With a sinister cackle, He jumps lightly from beam to beam…

I spent an extra half hour in the bathroom yesterday morning, and not because I was applying extra mascara and trying to impart a non-whorish flush to my pasty cheeks.
Instead, I was crouching on the toilet holding the door closed with my foot, wondering what I could use as a weapon.

At six o’clock yesterday morning, I woke next to a soundly sleeping fiancé and shuffled to the bathroom to commence my morning ablutions. It was while I was peering forlornly into the mirror over the sink that I heard the creaking.
The unmistakable creaking of footsteps in the hallway.

There have been a string of muggings in my neighborhood in the past few months. Also, the lock on the front door of our duplex is broken. Of course, there is a deadbolt and a chain on our door, but for a skilled burglar/rapist, these things are but the work of a moment.
I have several persistent fears. Among them are dead bodies, rats (wild), and Someone In The House. Dead bodies do not have the requisite motor skills to make the creaking noises I was hearing this morning, and a sewer rat would have made more of a skritchy, snuffly sound.

The only possible weapon I could see was the curling iron. I could smack him with it, I mused, or jab it at him like a sword. I never did hit upon what now seems the obvious idea—plug it in, and use its burning properties. Apparently I am not as clever as I like to think I am, a fact that would have been aptly illustrated if I had indeed burst out of the bathroom brandishing a cold curling iron, the cord dangling behind me.
But I didn’t. What I did do was sit, as previously described, on the toilet, my foot holding the door closed.

Creak! Crrreeaak.
There it was again. A flurry of thoughts whirled through my mind: disturbingly, I felt a jolt of something like glee realizing that if I were attacked by an intruder, I wouldn’t have to go to work that day.

In the spring of my freshman year of college we discovered a square opening in my roommate’s closet, a passageway previously covered by a piece of plywood. The day the plywood fell over, we stared into the hole, which led into the open roof of the house in which we lived. Almost all of the dorms at Sarah Mawr were converted mansions—our room was up a spiral staircase, on the third floor. The hole led into a dark, peaked expanse, with beams for a floor.
No one could live in there, my roommate assured me. Between the slats was dead space—only a tightrope walker could live balanced on the beams.
Or a diabolically clever hobo, I thought to myself.

I did not sleep a full hour alone in that room for the rest of the year. Over time, I personified the hypothetical resident of the closet-accessible loft, referring to him simply as The Man In The Hole. He was in there, waiting for me to go to sleep so that he might emerge and have his way with me.
For whatever reason, the presence of another person in my room instantly restored me to rationality—but on nights when my roommate was out I slept holding my cell phone, with the door to my room propped open. Occasionally I managed to doze off for a moment before I snapped awake again, heart thumping, eyes darting towards the hole. It never occurred to me that the imagined danger of The Man In The Hole was probably considerably less than the very real danger of a scrumptious young coed like myself sleeping WITH THE DOOR OPEN, but then it was only my freshman year. It would take more college before I was clever enough to figure that out.
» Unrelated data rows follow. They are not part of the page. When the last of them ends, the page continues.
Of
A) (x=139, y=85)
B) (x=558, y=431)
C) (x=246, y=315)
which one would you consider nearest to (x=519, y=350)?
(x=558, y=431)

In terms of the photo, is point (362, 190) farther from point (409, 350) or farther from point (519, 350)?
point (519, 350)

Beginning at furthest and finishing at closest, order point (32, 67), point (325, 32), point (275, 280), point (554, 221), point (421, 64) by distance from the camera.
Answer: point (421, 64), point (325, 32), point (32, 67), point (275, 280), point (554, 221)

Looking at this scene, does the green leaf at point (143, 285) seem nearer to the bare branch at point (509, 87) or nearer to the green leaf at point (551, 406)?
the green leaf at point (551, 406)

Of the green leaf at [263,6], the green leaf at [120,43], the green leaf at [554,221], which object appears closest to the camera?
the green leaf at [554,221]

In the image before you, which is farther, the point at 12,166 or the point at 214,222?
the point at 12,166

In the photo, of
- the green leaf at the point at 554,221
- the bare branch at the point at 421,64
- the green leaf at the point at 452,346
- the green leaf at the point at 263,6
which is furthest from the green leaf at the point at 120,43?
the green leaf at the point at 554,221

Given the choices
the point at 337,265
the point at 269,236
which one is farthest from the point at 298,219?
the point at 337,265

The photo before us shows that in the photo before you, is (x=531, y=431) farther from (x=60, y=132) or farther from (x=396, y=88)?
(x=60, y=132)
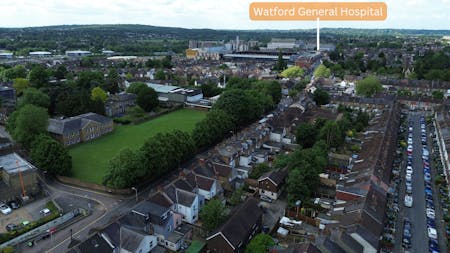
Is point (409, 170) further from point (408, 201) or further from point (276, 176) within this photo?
point (276, 176)

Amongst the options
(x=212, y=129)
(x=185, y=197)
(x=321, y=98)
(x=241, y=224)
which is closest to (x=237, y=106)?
(x=212, y=129)

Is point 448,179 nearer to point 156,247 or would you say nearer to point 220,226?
point 220,226

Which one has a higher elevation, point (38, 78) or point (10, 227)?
point (38, 78)

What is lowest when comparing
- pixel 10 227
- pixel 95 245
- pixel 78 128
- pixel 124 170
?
pixel 10 227

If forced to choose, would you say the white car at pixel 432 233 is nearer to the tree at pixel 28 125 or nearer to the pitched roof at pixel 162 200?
the pitched roof at pixel 162 200

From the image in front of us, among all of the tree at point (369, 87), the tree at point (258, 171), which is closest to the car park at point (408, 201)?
the tree at point (258, 171)

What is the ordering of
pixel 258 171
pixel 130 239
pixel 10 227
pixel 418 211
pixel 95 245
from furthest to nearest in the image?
1. pixel 258 171
2. pixel 418 211
3. pixel 10 227
4. pixel 130 239
5. pixel 95 245

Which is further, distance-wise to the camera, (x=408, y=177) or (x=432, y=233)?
(x=408, y=177)

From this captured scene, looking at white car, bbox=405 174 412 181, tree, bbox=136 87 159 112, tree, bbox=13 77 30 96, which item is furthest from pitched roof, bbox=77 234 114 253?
tree, bbox=13 77 30 96
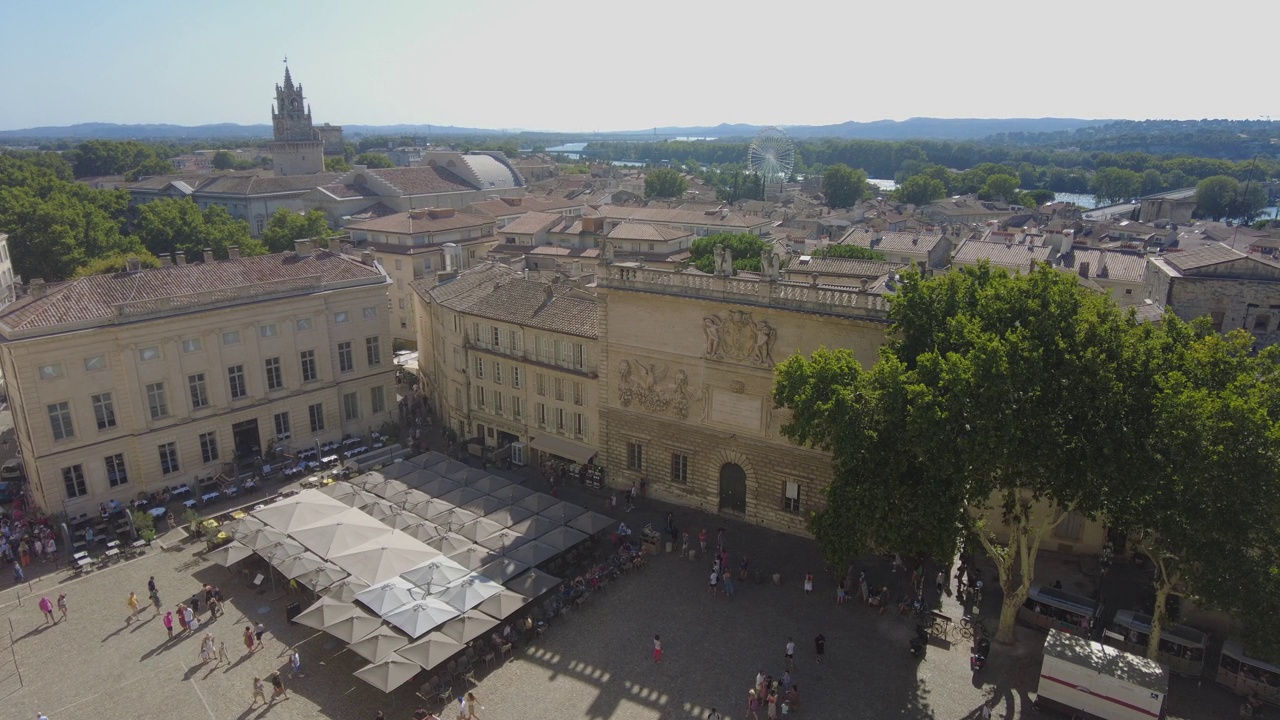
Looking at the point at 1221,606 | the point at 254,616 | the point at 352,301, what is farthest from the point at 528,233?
the point at 1221,606

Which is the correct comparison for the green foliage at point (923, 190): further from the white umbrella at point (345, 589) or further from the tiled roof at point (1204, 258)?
the white umbrella at point (345, 589)

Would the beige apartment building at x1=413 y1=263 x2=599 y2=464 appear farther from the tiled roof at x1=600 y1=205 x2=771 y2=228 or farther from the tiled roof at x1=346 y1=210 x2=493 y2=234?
the tiled roof at x1=600 y1=205 x2=771 y2=228

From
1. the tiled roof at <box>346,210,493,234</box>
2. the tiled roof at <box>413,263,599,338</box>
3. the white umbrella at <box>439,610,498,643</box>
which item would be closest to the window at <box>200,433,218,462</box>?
the tiled roof at <box>413,263,599,338</box>

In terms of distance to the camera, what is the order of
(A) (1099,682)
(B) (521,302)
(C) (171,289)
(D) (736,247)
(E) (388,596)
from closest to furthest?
(A) (1099,682) → (E) (388,596) → (C) (171,289) → (B) (521,302) → (D) (736,247)

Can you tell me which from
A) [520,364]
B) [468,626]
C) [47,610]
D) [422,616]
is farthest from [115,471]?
[468,626]

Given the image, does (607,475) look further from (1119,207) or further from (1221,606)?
(1119,207)

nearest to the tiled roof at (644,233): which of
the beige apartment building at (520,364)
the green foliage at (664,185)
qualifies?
the beige apartment building at (520,364)

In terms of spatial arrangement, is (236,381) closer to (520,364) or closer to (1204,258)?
(520,364)
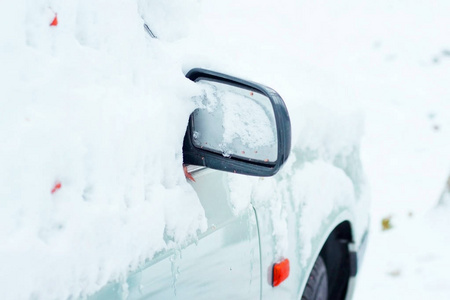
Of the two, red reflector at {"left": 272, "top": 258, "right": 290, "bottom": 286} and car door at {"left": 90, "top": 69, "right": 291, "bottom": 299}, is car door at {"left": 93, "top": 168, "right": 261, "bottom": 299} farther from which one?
red reflector at {"left": 272, "top": 258, "right": 290, "bottom": 286}

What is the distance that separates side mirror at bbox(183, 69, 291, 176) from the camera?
139cm

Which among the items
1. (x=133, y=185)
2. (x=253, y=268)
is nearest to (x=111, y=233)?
(x=133, y=185)

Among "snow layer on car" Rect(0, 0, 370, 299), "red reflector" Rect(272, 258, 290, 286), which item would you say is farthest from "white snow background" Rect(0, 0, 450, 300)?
"red reflector" Rect(272, 258, 290, 286)

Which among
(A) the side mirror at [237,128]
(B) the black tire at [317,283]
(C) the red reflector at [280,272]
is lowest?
(B) the black tire at [317,283]

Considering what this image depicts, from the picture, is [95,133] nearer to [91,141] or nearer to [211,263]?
[91,141]

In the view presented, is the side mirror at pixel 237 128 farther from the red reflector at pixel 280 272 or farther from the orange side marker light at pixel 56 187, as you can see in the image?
the red reflector at pixel 280 272

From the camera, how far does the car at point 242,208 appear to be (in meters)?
1.39

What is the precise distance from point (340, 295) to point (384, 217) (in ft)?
7.85

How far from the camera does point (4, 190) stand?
3.27 ft

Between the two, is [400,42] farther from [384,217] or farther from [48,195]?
[48,195]

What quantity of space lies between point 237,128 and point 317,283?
1.38m

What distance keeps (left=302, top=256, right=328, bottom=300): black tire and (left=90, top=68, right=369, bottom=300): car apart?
0.01m

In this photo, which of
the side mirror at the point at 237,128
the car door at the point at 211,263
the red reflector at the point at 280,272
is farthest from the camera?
the red reflector at the point at 280,272

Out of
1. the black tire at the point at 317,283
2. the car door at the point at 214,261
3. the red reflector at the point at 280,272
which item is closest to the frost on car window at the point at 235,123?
the car door at the point at 214,261
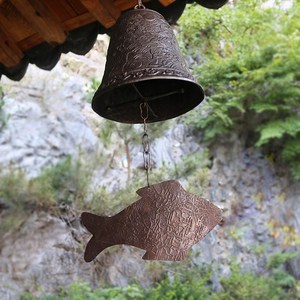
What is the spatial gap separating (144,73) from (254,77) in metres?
4.86

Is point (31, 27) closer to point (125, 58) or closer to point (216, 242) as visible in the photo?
point (125, 58)

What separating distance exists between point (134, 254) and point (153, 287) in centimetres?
38

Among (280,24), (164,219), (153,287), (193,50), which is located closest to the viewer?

I remembered all this yesterday morning as I perched atop the toilet and eyed my curling iron.
But I couldn’t stay in the bathroom forever.
When there had been no creaking for ten minutes, I yanked open the door and dashed into the bedroom, crawling on top of the Actually and hissing “There’s Someone In The House! There’s Someone In The House!”
“Grbrlrjshrbrg,” he mumbled.
“There’s Someone In The House! I heard footsteps in the hallway!”
“Wha?” he murmured blearily, “Who? Where?”
Footsteps! In the hallway!” I was whispering directly into his ear now, clutching the sheet in my fists, my shoulders hunched and my eyes shut against the image of a man raising a bloodied scythe above us both.

“That was me,” said the Actually, “I had to pee, but you were in the bathroom. Now can you please take your knee off my testicles?”